## 布置任务
**1)** 根据讲urb的这段文字,除了申请内存之外,usb_alloc_urb还对哪些东西做了初始化?请全部列出。
**2)** 请接着讲urb的这段文字的最后一句往下续写。

## 阅读材料
....
此刻,我们暂时不去理会这个结构体每一个元素的作用,只需要知道,一个urb包含了执行usb传输所需要的所有信息.而作为驱动程序,要通信,就必须创建这么一个数据结构,并且为她赋好值,显然不同类型的传输,需要对urb赋不同的值,然后将她提交给底层,完了底层的usb core会找到相应的usb host controller,从而具体去实现数据的传输,传输完了之后,usb host controller会通知设备驱动程序.
总之我们知道,760行就是调用usb_alloc_urb()申请了一个struct urb结构体.关于usb_alloc_urb()这个函数,我们不打算讲,它是usb core所提供的一个函数,来自drivers/usb/core/urb.c,usb开发人员的确是给足了urb的面子,专门把和这个数据结构相关的代码整理在这么一个文件中了.我们可以在include/linux/usb.h中找到这个函数的声明,
917 extern struct urb *usb_alloc_urb(int iso_packets, int mem_flags);
这个函数的作用很明显,就是为一个urb结构体申请内存,它有两个参数,其中第一个iso_packets用来在等时传输的方式下指定你需要传输多少个包,对于非等时模式来说,这个参数直接使用0.另一个参数mem_flags就是一个flag,表征申请内存的方式,这个flag将最终传递给kmalloc函数,我们这里传递的是GFP_KERNEL,这个flag是内存申请中最常用的,我们之前也用过,在为us申请内存的时候.usb_alloc_urb最终将返回一个urb指针,而us的成员current_urb也是一个struct urb的指针,所以就赋给它了,不过需要记住,usb_alloc_urb除了申请内存以外,还对结构体作了初始化,结构体urb被初始化为0,虽然这里我们没有把这个函数的代码贴出来,但你也千万不要以为写代码的人跟你我似的,申请变量还能忘了初始化.同时,struct urb中还有一个引用计数,以及一个自旋锁,这些也同样被初始化了.
....
## 记录资料
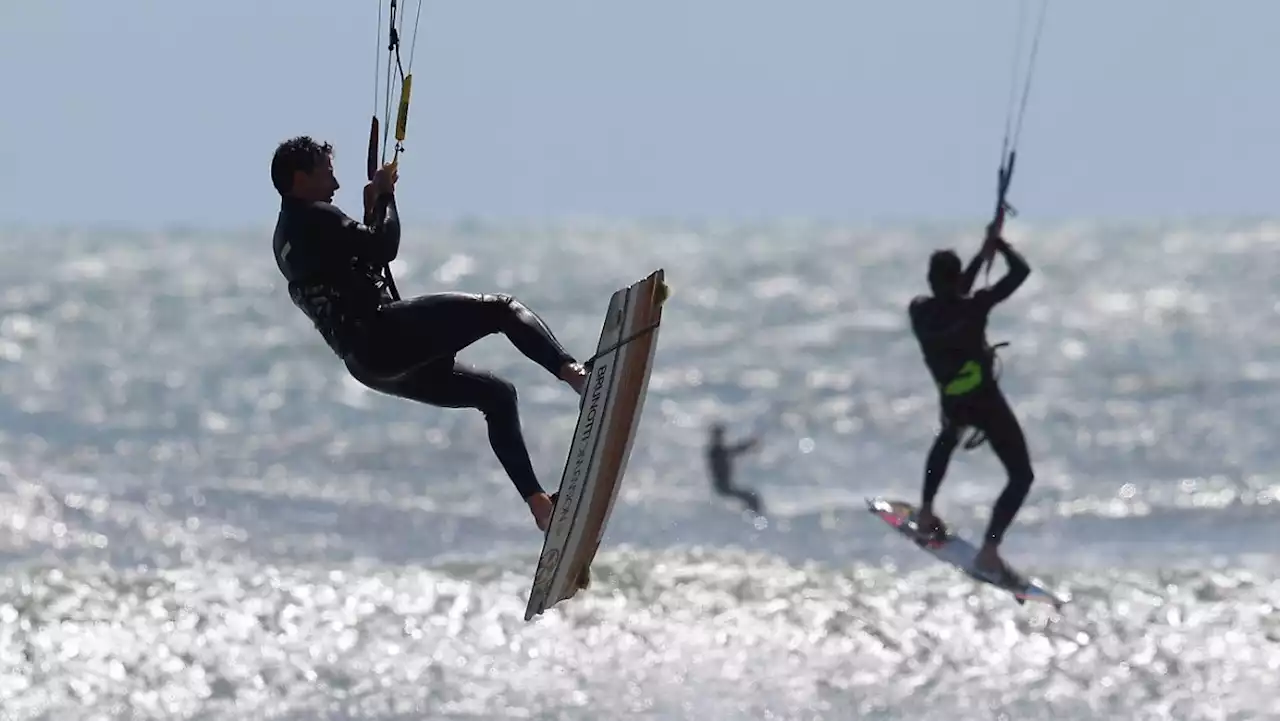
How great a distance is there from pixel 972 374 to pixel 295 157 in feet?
14.8

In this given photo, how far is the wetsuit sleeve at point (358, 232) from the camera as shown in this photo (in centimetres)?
739

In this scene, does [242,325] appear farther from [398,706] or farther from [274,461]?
[398,706]

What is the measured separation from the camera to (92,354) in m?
35.0

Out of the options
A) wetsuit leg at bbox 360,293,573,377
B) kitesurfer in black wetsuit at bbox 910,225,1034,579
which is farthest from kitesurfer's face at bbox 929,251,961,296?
wetsuit leg at bbox 360,293,573,377

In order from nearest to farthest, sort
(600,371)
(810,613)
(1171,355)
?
(600,371) < (810,613) < (1171,355)

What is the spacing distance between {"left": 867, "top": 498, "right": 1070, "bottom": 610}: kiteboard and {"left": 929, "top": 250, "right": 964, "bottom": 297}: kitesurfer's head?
5.98 ft

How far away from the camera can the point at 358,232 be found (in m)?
7.42

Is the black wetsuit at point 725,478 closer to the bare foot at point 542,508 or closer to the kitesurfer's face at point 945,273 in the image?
the kitesurfer's face at point 945,273

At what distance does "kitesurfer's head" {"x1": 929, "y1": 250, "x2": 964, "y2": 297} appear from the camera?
10.3 m

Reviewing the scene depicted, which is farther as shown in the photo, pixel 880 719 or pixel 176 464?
pixel 176 464

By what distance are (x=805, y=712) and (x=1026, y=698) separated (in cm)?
121

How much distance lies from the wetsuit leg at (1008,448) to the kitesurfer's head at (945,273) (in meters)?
0.69

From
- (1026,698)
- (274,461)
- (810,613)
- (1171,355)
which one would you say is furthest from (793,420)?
(1026,698)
....
## 参考答案
**1)** 结构体urb(初始化为0)、引用计数、自旋锁。

**2)**
所以,接下来我们就将和us->current_urb打交道了.如果你对urb究竟怎么用还有些困惑的话,可以看看host controller的代码,如果你不想看,那么我可以用一种你最能接受的方式告诉你,usb是一种总线,是总线它就要通信,我们现实生活中真正要使用的是设备,但是光有设备还不足以实现usb通信,于是世界上有了usb host controller(usb主机控制器),它来负责统一调度,这就好比北京的交警,北京这个城市里真正需要的本来是车辆和行人,而光有车辆和行人,没有交警,那么这个城市里的车辆和行人必将乱套,于是诞生了交警这么一个行业,交警站在路口统一来管理调度那混乱的交通.假如车辆和行人可以完全自觉遵守某种规矩而来来往往于这个城市的每一个角落,每一个路口,那么交警就没有必要存在了.同样,假如设备能够完全自觉的传递信息,每一个数据包都能到达它应该去的地方,那么我们根本就不需要有主机控制器这么一个东西.然而,事实是,在北京,遵守交通规则的人不多,我相信每一个来过北京的人都会发现,在北京,闯红灯是一种时尚.我常常对自己说,如果哪一天我没有闯红灯,那么由此可以推导出来,这一天我一定没有出门.同样,在usb的世界中,设备也总是那么的不守规矩,我们必须要设计一个东西出来管理来控制所有的usb设备的通信,这样,主机控制器就横空出世了.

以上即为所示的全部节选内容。